The study is to be presented on February 16 between 8 a.m., and 10 a.m. PST, at the Society for Maternal-Fetal Medicine's annual meeting, The Pregnancy Meeting , in San Francisco.
The objective of the study was to determine if the implementation of "laborists" to provide around-the-clock coverage of labor and delivery would produce better outcomes. The study compared outcomes in hospitals with around-the-clock coverage versus hospitals whose coverage was based on need.
The study was a retrospective cohort study which covered live singleton births that were delivered in California between 2005-2006. There were certain variables that were taken into consideration to reduce the margin of error. Hospitals that had fewer than 1,200 deliveries were not considered for the study. The statistical analysis used included chi square and multivariable logistic regression. Hospitals were broken into two categories; one having a labor and delivery clinician "around-the-clock" while the other category was "as-needed".
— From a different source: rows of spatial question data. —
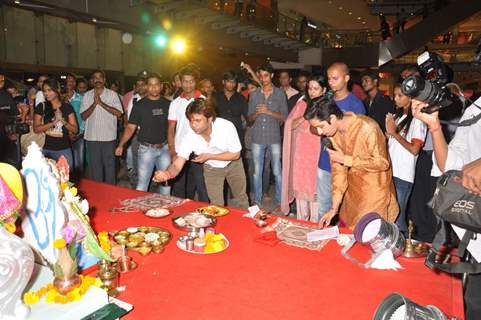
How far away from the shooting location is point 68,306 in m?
1.08

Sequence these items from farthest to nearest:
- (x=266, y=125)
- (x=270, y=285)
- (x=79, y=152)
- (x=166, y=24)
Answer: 1. (x=166, y=24)
2. (x=79, y=152)
3. (x=266, y=125)
4. (x=270, y=285)

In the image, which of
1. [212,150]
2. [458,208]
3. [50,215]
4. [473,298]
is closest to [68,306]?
[50,215]

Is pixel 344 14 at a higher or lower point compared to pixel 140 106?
higher

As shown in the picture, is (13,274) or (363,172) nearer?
(13,274)

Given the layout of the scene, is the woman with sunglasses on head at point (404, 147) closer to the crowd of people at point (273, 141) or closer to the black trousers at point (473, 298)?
the crowd of people at point (273, 141)

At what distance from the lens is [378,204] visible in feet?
6.68

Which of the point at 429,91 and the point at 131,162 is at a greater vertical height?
the point at 429,91

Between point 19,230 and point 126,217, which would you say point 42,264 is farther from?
point 126,217

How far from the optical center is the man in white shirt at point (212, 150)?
98.8 inches

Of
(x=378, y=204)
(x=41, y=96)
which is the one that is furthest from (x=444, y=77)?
(x=41, y=96)

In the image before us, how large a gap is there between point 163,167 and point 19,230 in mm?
2309

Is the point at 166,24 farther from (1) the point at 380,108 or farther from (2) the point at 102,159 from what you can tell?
(1) the point at 380,108

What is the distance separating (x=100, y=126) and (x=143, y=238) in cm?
275

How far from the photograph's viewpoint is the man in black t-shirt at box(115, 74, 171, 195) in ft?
11.9
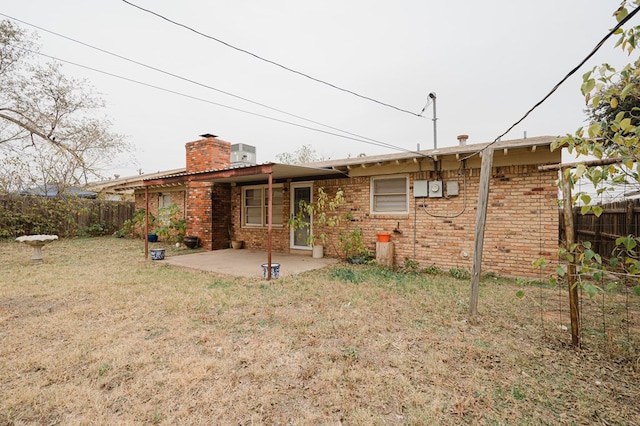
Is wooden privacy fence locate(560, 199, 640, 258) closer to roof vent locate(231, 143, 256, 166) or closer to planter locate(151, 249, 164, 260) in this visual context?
planter locate(151, 249, 164, 260)

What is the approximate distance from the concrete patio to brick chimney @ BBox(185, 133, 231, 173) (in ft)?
10.1

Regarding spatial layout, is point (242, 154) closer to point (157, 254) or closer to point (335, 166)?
point (157, 254)

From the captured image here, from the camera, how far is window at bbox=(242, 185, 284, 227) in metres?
9.63

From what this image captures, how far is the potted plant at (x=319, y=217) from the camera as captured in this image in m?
8.12

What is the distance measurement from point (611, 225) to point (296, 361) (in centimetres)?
820

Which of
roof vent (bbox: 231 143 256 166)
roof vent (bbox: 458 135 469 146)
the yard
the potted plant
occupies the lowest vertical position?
the yard

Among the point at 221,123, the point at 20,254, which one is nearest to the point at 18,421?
the point at 20,254

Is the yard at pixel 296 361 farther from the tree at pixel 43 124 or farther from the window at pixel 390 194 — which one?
the tree at pixel 43 124

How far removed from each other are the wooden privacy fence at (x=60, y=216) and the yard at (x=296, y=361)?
1025 cm

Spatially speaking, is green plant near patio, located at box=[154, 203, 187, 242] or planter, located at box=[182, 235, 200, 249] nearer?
planter, located at box=[182, 235, 200, 249]

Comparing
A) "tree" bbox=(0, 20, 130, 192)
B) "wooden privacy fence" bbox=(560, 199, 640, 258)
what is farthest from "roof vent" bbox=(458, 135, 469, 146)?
"tree" bbox=(0, 20, 130, 192)

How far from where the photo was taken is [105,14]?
18.3 feet

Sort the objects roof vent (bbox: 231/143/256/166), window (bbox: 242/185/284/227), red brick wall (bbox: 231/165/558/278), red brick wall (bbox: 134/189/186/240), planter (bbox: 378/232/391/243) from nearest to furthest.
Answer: red brick wall (bbox: 231/165/558/278) < planter (bbox: 378/232/391/243) < window (bbox: 242/185/284/227) < red brick wall (bbox: 134/189/186/240) < roof vent (bbox: 231/143/256/166)

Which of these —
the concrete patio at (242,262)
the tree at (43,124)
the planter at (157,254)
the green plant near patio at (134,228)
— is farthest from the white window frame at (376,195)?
the tree at (43,124)
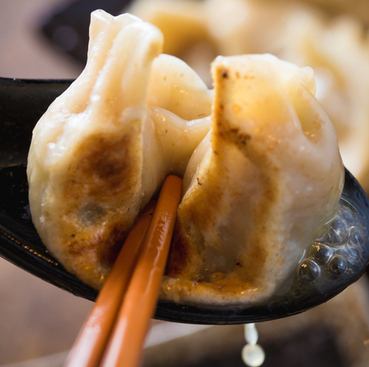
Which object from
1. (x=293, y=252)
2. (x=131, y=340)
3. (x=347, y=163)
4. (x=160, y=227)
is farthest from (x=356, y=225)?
(x=347, y=163)

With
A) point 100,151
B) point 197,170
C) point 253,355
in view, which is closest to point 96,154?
point 100,151

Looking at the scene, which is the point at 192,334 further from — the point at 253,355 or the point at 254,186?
the point at 254,186

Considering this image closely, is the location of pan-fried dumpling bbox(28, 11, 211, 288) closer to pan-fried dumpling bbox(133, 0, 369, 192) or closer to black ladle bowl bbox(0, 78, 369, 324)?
black ladle bowl bbox(0, 78, 369, 324)

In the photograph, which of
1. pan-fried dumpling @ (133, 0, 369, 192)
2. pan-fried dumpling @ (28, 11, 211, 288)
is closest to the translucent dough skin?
pan-fried dumpling @ (28, 11, 211, 288)

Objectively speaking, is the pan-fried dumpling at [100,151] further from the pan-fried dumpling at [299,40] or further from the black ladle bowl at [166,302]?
the pan-fried dumpling at [299,40]

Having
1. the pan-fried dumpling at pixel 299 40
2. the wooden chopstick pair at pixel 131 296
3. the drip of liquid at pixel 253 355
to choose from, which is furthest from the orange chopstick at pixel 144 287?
the pan-fried dumpling at pixel 299 40

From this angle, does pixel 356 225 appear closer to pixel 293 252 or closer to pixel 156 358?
pixel 293 252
The sample size was very large as 740,019 singleton births met the study criteria, and the breakdown was as follows:
- Around-the-clock274,106 births (37 percent of births)
- As-needed465,913 births (63 percent of births)
Data showed that around-the-clock hospitals had lower numbers of overall cesarean deliveries as well as primary cesarean delivery in both first time mothers and women who have given birth before. In addition, women who previously had a cesarean birth were more likely to attempt to achieve vaginal delivery in around-the-clock hospitals.
While the results indicate around-the-clock hospitals do have lower cesarean deliveries and better chances of a vaginal birth after a prior cesarean delivery, the overall feeling is that more research needs to be done before the laborist model can be given full credit for the rates.